──────── ИСТОЧНИК ────────

От катехизации предкрещальной к катехизации непрерывной

Mar 06, 2013 10:38


(Продолжение перевода с румынского статьи Раду Преда " Катехизическая роль мирян в Церкви. Историческая парадигма и пророческий вызов".)

Если выше шла речь о подлинном смысле катехизации на пересечении литургической истории и современных церковных реалий, то теперь уместно задаться вопросом, можем ли мы еще говорить о катехуменах как об отдельной категории в церкви. Как бы резко и шокирующе это ни звучало, следует признать, что в новых условиях жизни Румынской церкви преподавание религии в школах знаменует собой провал катехизации и катехумената. Позвольте пояснить это суждение.
После восстановления реальной свободы вероисповедания в декабре 1989, наша церковь вернулась в социальное пространство. Голос церкви вновь стали слушать и в той же мере оспаривать. Иными словами, при всех серьезных рисках, церковь вышла из литургического гетто, в котором она находилась до того времени. Однако это положительное обстоятельство повлекло за собой и такие последствия, которые оказались менее желательными и потому с трудом контролируемыми. Одним из таких результатов стало полное отделение миссии от катехизации. С одной стороны, говорилось и до сих пор говорится о необходимости возрождения миссии. С другой же стороны, катехизация была полностью отдана на откуп школьной системе, существовавшей на протяжении десятилетий под знаменами атеизма. Не обошлось и без путаницы, присущей долгосрочным структурным реформам. Иными словами, церковь отказалась от своей катехизической функции и целиком делегировала эту харизму урокам религии. Церковь рассчитывала и продолжала рассчитывать на то, что следовало бы называть результатом катехизации, но никоим образом не катехизацией как таковой. Урок религии, являясь схоластическим продолжением церковной катехизации, представляет собой эрзац огласительной беседы. Отсюда и тревожащие результаты. Несмотря на то, что в румынских школах на протяжении более полутора десятилетий преподается религия, пока нельзя говорить о христианской культуре, которая проявляла бы себя видимым образом. Напротив, сейчас более чем когда-либо процветает субкультурный дурной вкус, сдобренный шаманскими проявлениями.

Этот диагноз ни в коей мере не направлен на то, чтобы поставить под сомнение уже достигнутое ценой больших усилий, зачастую вопреки противодействию тех, кому следовало бы первыми выступить в поддержку. У нас есть кабинеты для преподавания религии или часовни в школах. В школьной программе предусмотрены часы Закона Божьего, что открывает пространство для присутствия Христа. Учащиеся ходят классами на исповедь и начинают ставить перед собой вопросы нравственности и с религиозной точки зрения. Школьники знают больше, чем их родители, лишенные минимального религиозного образования. Все это хорошо. Однако есть и реальные недостатки. Так, одной из самых серьезных проблем является несоответствие между количеством учебных часов и тем незначительным запасом, который остается в личном багаже знаний ученика. Причем это явление было зафиксировано и в странах, где количество учебных часов Закона Божьего в школьной программе существенно больше . Кроме того, отмечается слабая связь между образованием и воплощением этого на практике, между ортодоксией и ортопраксией. Если при ответе на первый вопрос мы должны искать более адекватные дидактические методы, то второй вопрос можно решать только церковно.

──────── ЗАПИСИ НАБОРА ДАННЫХ ────────

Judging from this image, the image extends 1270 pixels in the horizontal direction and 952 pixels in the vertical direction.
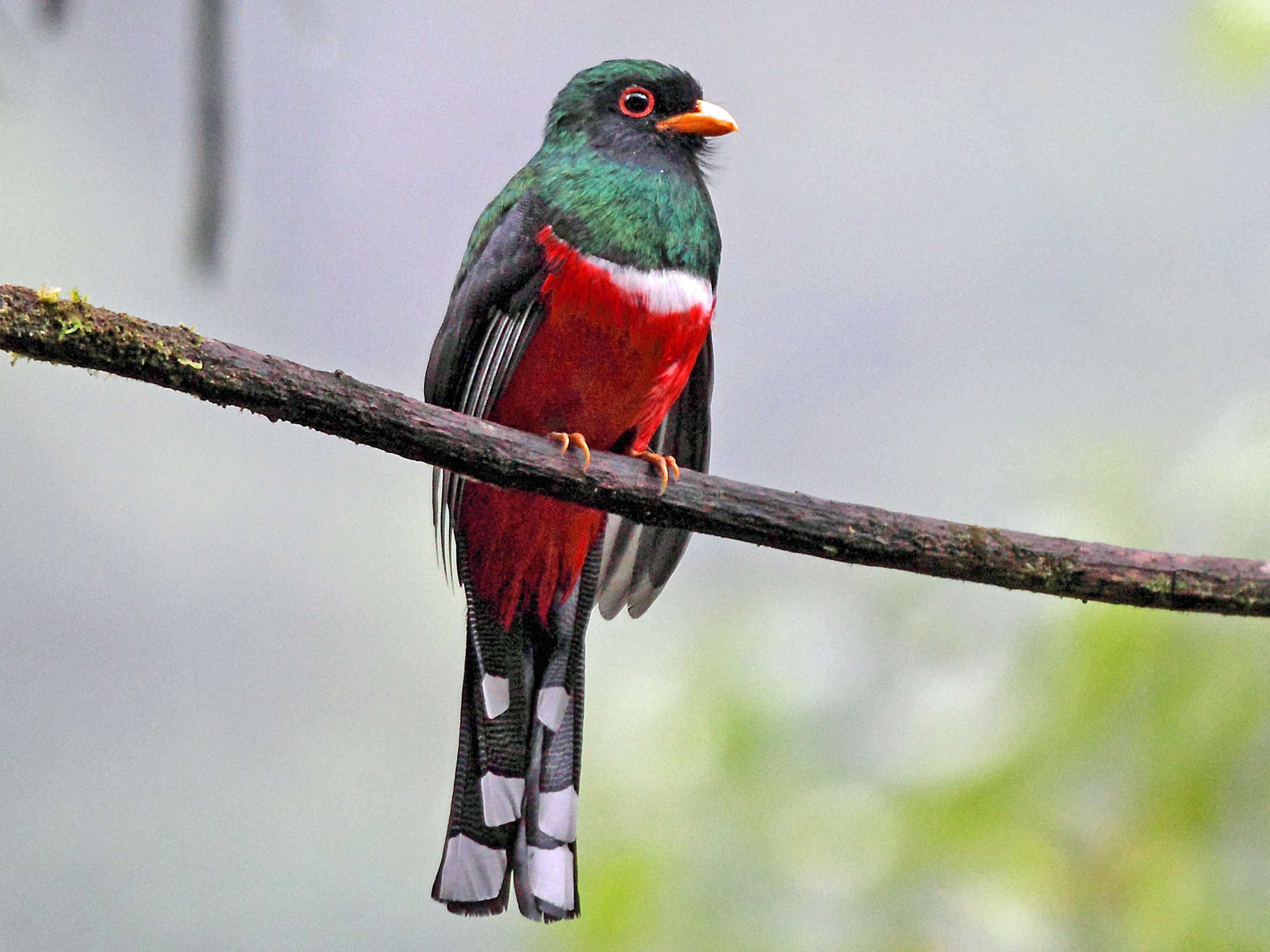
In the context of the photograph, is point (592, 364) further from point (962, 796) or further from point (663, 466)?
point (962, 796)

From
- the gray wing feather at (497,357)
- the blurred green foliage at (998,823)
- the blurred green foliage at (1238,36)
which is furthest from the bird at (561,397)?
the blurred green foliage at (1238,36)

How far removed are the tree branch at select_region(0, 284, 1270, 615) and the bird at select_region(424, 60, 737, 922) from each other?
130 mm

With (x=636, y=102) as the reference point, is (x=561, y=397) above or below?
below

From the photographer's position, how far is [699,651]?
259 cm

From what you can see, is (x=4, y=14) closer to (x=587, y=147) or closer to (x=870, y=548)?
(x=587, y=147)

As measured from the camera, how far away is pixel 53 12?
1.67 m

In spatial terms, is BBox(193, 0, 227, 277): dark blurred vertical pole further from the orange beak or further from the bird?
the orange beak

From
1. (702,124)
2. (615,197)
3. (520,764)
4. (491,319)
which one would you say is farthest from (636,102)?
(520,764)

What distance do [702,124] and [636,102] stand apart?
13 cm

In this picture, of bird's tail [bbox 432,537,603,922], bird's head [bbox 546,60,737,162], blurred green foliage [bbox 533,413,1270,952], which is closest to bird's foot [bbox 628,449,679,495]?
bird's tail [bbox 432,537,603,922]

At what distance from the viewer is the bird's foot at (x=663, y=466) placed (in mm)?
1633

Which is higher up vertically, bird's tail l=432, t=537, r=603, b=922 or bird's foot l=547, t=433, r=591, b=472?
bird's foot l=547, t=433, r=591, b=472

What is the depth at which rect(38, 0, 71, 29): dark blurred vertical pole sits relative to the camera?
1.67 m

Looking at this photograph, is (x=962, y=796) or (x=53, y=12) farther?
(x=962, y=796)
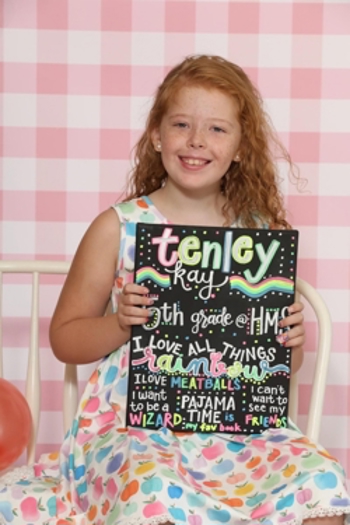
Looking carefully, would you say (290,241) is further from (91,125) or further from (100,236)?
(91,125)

────────
──────── ЗАПИСИ НАБОРА ДАННЫХ ────────

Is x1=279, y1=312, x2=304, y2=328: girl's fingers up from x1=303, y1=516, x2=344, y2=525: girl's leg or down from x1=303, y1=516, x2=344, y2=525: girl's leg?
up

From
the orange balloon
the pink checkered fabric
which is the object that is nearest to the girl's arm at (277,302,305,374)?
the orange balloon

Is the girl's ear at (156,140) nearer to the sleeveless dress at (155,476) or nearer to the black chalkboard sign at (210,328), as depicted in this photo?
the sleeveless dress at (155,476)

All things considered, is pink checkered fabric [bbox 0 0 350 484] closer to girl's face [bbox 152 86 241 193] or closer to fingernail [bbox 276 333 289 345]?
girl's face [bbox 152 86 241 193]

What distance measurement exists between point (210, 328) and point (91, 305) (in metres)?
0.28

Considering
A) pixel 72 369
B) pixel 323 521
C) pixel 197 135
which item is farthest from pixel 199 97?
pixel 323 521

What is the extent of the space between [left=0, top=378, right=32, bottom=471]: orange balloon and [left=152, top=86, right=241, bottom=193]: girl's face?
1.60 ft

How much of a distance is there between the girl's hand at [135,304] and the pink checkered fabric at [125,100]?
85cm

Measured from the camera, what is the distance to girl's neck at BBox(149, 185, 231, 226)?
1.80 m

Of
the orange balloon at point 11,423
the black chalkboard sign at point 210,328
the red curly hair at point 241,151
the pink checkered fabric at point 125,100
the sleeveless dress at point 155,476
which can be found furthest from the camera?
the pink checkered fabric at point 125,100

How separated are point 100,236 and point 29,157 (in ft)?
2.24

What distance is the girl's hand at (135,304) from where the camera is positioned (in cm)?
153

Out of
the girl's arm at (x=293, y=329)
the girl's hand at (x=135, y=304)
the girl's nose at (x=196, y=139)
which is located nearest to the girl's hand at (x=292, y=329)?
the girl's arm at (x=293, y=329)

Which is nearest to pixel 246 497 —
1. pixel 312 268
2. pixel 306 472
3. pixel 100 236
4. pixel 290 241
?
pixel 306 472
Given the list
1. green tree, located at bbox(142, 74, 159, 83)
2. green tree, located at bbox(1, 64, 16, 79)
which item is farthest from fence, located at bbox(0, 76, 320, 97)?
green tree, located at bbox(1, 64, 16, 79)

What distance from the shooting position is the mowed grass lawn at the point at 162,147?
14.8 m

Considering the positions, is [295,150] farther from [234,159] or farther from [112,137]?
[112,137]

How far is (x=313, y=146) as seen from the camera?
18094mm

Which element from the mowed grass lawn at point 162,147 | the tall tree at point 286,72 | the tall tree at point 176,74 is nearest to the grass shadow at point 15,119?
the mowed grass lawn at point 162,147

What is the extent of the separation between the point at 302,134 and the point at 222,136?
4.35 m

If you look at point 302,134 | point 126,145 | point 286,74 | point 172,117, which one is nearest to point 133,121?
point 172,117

────────

**ПОСТАВЛЕННЫЕ ЗАДАЧИ**
• a. Верните дословно фрагмент текста о катехизации между словами «Mar 06, 2013» и «пояснить это суждение.» включительно.
• b. Продолжите текст о катехизации, начав сразу после его последнего предложения.
Записи взяты из другого источника и с текстом о катехизации не связаны.

**ПОЛУЧЕННЫЕ ОТВЕТЫ**
• a.
Mar 06, 2013 10:38


(Продолжение перевода с румынского статьи Раду Преда " Катехизическая роль мирян в Церкви. Историческая парадигма и пророческий вызов".)

Если выше шла речь о подлинном смысле катехизации на пересечении литургической истории и современных церковных реалий, то теперь уместно задаться вопросом, можем ли мы еще говорить о катехуменах как об отдельной категории в церкви. Как бы резко и шокирующе это ни звучало, следует признать, что в новых условиях жизни Румынской церкви преподавание религии в школах знаменует собой провал катехизации и катехумената. Позвольте пояснить это суждение.

• b.
Если говорить конкретно, с богословской точки зрения мы больше не можем сознательно продлевать разрыв между миссией и катехизацией, между литургическим и учительным (герменевтическим) измерениями. Рассуждая о миссии и катехизации, нам следовало бы вспомнить о том, что литургический год в той же мере является годом огласительным . Здесь заложен глубокий смысл, объясняющий не только то, почему у нас одни и те же праздники, но и те же самые чтения из Ветхого и Нового Заветов, те же иконы, те же гимны и тропари. Настойчивое повторение, из года в год, одних и тех же оснований веры приглашает постоянно углубляться в понимание и более подлинное проживание того, что неизменно. Другими словами, нам необходимо осознать учительную роль литургического года, который представляет собой ступень или этап духовного возраста.

Такой разрыв между миссией и катехизацией, безусловно, накладывает отпечаток на современную пастырскую практику многих служителей церкви, утративших сознание того, что у мирян, молча стоящими перед иконостасом, могут быть разнообразные дары и духовные потребности. Намного удобнее усвоить «массовый», нежели личностный, внимательный подход в пастырстве. Отсюда проистекают нехватка чуткости, включенности в современный контекст, склонность равнять всех под одну гребенку, подслащенное содержание проповедей, грустный и скучный духовный популизм, который слышен на всех церковных праздниках и торжественных событиях. Отчего же нам тогда удивляться, что в этой гомилетической и катехизической пустыне появляются некоторые приходы, выкроенные по вкусу (и прихотям) тех верующих, которые послабее? Что же являет такой тип «классового» пастырства? То, что на наших приходах царствуют, за редкими и примечательными исключениями, отвращение к общению, полное отсутствие энтузиазма и юношеского огня веры, кондовый язык и «ватный» пастырский менталитет. Все это "спасается" литургическим служением. Тем не менее, очевидны признаки упадка, который вызывает тревогу.

Возвращаясь к утверждению об уроках религии, видим, до чего может дойти, если приход перестает быть центром катехизической жизни, точкой отсчета на пути познания к открытию. Вот что может произойти, когда мы полностью делегируем ответственность за научение вере секуляризованной системе образования и сводим церковное пространство строго к литургическому. Без труда можем наблюдать, как, по сути, на протяжении более полутора десятилетий, в пастырской практике так и не был преодолен менталитет гетто, из стен которого нам не дозволялось выходить до 1989 года. В связи с этим вернемся к вопросу: как нам миссионерствовать? Только лишь усилиями тех немногих священников, которые служат в больницах, тюрьмах и гарнизонах? Только лишь усилиями преподавателей религии? Если бы это было так, какой бы тогда была роль прихода? Ведь приход представляет собой экклезиологическое ядро поместной общины верующих. Вот почему мы стремимся к возрождению миссии и катехизации, прежде всего, на приходском уровне, через восстановление катехумената и того молитвенного чтения (Lectio Divina), которое лишь на первый взгляд является уделом только монашествующих. Никакая форма миссионерского присутствия церкви в мире - будь то в больницах или школах, в тюрьмах или гарнизонах - не освобождает приходскую общину от ее обязанности исповедничества, а значит, свидетельства.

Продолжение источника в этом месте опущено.